# SET TASK 1
Put the rows into a JSON list of strings, one string per line, from the line containing "As visible in this image, from" up to and including the last line of the rows. Leave out blank lines.

Re: I would like to work into "caching of partial responses"

From: Alex Rousskov <rousskov_at_measurement-factory.com>
Date: Fri, 20 Apr 2012 22:09:38 -0600

On 04/20/2012 05:30 AM, Amos Jeffries wrote:
> On 20/04/2012 4:40 p.m., Paolo Malfatti wrote:
>> Hi, I would like to expand the Alex Rousskov's idea:
>>> I am not sure changing the URL is the best or even easiest way forward.
>>> Instead, I would try to change how cache key is computed by adding
>>> Range information to the hashing function and then adjust the "does
>>> the cached store entry match the request" code to account for Range
>>> request headers."
>>
>> Can I create a object that stores a list of range's hashes instead of
>> original data?

Sure, although it may be better, performance wise, to keep this
map-of-ranges metadata together with one of the ranges. This way, you
would not have to fetch two cache entries from disk to get one range. It
would complicate the storage format though. Probably best left to Phase
2 when the storage API is ready to handle object updates.

> Yes. Architecturally I would like to see the "variant pointer" object
> created in store for Vary: alternatives to becomes exactly that type of
> sub-index object. With a pair of (key-format, hash).
>
> In the range cases key-format would include the URI, ETag, some keys
> from the *response* values from Vary: details, and range.

> NP: Fileno is tempting long-term but short-term hits the problem that
> individual cache entries (fileno) can be replaced with unrelated entry
> without the variant pointer being updated. hash is slow but fine for
> initial use.

# SET TASK 2
Name every person mentioned in the thread above.

Spatial data with images:
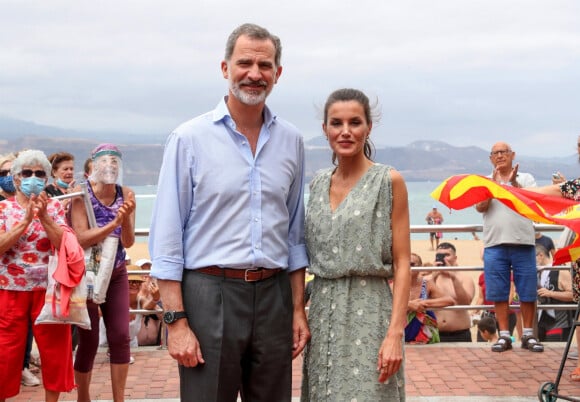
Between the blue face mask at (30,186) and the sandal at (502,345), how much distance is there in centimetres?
472

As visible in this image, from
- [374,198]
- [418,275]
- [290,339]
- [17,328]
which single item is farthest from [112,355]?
[418,275]

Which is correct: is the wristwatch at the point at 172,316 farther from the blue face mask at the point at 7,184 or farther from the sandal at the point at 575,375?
the sandal at the point at 575,375

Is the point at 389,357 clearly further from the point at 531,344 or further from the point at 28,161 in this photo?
the point at 531,344

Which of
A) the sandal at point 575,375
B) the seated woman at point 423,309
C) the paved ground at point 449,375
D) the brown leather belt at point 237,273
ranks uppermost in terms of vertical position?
the brown leather belt at point 237,273

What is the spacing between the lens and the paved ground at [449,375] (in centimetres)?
621

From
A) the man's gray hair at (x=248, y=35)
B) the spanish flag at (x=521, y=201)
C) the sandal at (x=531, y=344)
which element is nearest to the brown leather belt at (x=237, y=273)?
the man's gray hair at (x=248, y=35)

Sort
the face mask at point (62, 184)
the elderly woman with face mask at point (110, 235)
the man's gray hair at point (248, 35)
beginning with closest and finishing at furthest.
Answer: the man's gray hair at point (248, 35)
the elderly woman with face mask at point (110, 235)
the face mask at point (62, 184)

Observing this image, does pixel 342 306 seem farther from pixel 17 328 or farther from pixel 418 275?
pixel 418 275

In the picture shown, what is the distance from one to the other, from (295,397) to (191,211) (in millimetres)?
3200

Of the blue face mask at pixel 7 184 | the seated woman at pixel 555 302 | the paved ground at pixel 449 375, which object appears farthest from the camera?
the seated woman at pixel 555 302

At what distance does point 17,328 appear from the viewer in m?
5.08

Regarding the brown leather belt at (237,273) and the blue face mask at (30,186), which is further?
the blue face mask at (30,186)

# FINAL RESULT 1
[
  "As visible in this image, from",
  "- [374,198]",
  "- [418,275]",
  "- [290,339]",
  "- [17,328]",
  "which single item is farthest from [112,355]?",
  "[418,275]",
  "Which is correct: is the wristwatch at the point at 172,316 farther from the blue face mask at the point at 7,184 or farther from the sandal at the point at 575,375?",
  "the sandal at the point at 575,375",
  "Is the point at 389,357 clearly further from the point at 531,344 or further from the point at 28,161 in this photo?",
  "the point at 531,344",
  "Which of",
  "A) the sandal at point 575,375",
  "B) the seated woman at point 423,309",
  "C) the paved ground at point 449,375",
  "D) the brown leather belt at point 237,273",
  "ranks uppermost in terms of vertical position?",
  "the brown leather belt at point 237,273",
  "What is the spacing between the lens and the paved ground at [449,375] (in centimetres)?",
  "621",
  "From",
  "A) the man's gray hair at (x=248, y=35)",
  "B) the spanish flag at (x=521, y=201)",
  "C) the sandal at (x=531, y=344)",
  "which element is nearest to the brown leather belt at (x=237, y=273)?",
  "the man's gray hair at (x=248, y=35)",
  "Sort",
  "the face mask at point (62, 184)",
  "the elderly woman with face mask at point (110, 235)",
  "the man's gray hair at point (248, 35)",
  "beginning with closest and finishing at furthest.",
  "Answer: the man's gray hair at point (248, 35)",
  "the elderly woman with face mask at point (110, 235)",
  "the face mask at point (62, 184)",
  "Observing this image, does pixel 342 306 seem farther from pixel 17 328 or farther from pixel 418 275?",
  "pixel 418 275",
  "In the picture shown, what is the distance from one to the other, from (295,397) to (191,211) (in millimetres)?",
  "3200",
  "Of the blue face mask at pixel 7 184 | the seated woman at pixel 555 302 | the paved ground at pixel 449 375, which object appears farthest from the camera?",
  "the seated woman at pixel 555 302",
  "At what distance does point 17,328 appear from the viewer in m?",
  "5.08",
  "Regarding the brown leather belt at (237,273) and the blue face mask at (30,186), which is further?",
  "the blue face mask at (30,186)"
]

# FINAL RESULT 2
Alex Rousskov, Amos Jeffries, Paolo Malfatti